* _Source text_:
What this dot point is asking

AQA wants you to distinguish direct and representative democracy, evaluate the strengths and weaknesses of UK democracy, explain the participation crisis and its causes, trace the widening of the franchise, and assess proposed reforms such as votes at 16, compulsory voting and greater use of referendums.

Direct and representative democracy

The UK is primarily a representative democracy but uses referendums for major constitutional questions, such as the 2016 EU referendum (52% leave) and the 2014 Scottish independence referendum (55% remain in the UK). Referendums increase legitimacy and direct participation and can settle constitutional questions, but they can oversimplify complex issues, reduce decisions to a binary, expose voters to misinformation, and sit awkwardly with parliamentary sovereignty (referendums are legally advisory in the UK).

Strengths and weaknesses of UK democracy

  • Strengths: regular free and fair elections by secret ballot, a near-universal franchise, the rule of law and an independent judiciary, devolution dispersing power, an active and plural pressure-group system, and a free press that scrutinises government.
  • Weaknesses: an unelected and unaccountable House of Lords, the disproportional First Past the Post system that wastes votes and distorts seats, low and uneven turnout, the dominance of two large parties, and the concentration of power in the executive (Lord Hailsham's "elective dictatorship").

A useful way to judge UK democracy is to weigh legitimacy (free elections, the rule of law) against representation (the distortions of First Past the Post and the unelected Lords): the system is clearly democratic but contains significant democratic deficits.

The participation crisis

The debate is therefore whether participation is declining or simply changing form, shifting from party membership and voting towards single-issue, online and direct activism. AQA rewards weighing both bodies of evidence rather than asserting a crisis.

* _Dataset section_:
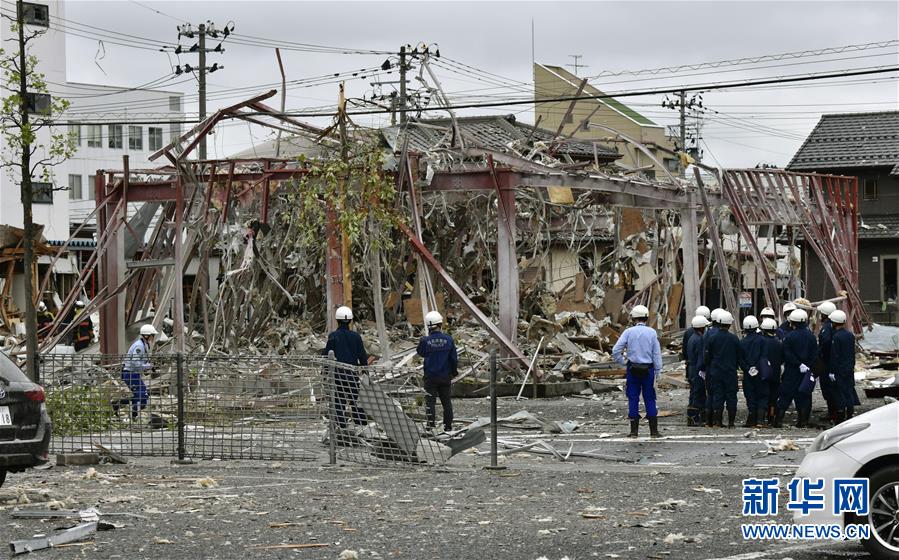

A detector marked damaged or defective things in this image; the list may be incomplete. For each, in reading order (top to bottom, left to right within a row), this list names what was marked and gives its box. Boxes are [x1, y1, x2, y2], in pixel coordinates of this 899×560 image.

* _Problem A_: List every weakness of UK democracy that the text on UK democracy names.
* _Problem B_: Resume the text on UK democracy, picking up right after its final sentence.

* _Written response A_:
- An unelected and unaccountable House of Lords
- The disproportional First Past the Post system that wastes votes and distorts seats
- Low and uneven turnout
- The dominance of two large parties
- The concentration of power in the executive (Lord Hailsham's "elective dictatorship")

* _Written response B_:
The franchise and suffrage

The right to vote was extended in stages: the Great Reform Act 1832 (broadening the property franchise), the Representation of the People Acts of 1867 and 1884 (extending to more working men), the 1918 Act (votes for men over 21 and women over 30, after the suffragist and suffragette campaigns), the 1928 Act (equal voting at 21), and the 1969 Act (lowering the voting age to 18). The history shows democracy as a hard-won, gradual achievement, which frames current debates over extending the franchise further.

Reform debates

Proposed reforms include votes at 16 (already used in Scottish Parliament, Senedd and Scottish and Welsh local elections), compulsory voting (as in Australia), greater use of referendums, digital and e-democracy, and reform of the Lords and the electoral system. Each is debated in terms of whether it would genuinely raise participation, improve representation and the quality of decisions, or simply produce uninformed or coerced voting.

Exam-style practice questions

Practice questions written in the style of AQA exam questions on this dot point, with worked answer explainers. The year tag is the paper they imitate, not the source.

AQA 20189 marksExplain and analyse three features of representative democracy. (Paper 2, Section A, short-answer)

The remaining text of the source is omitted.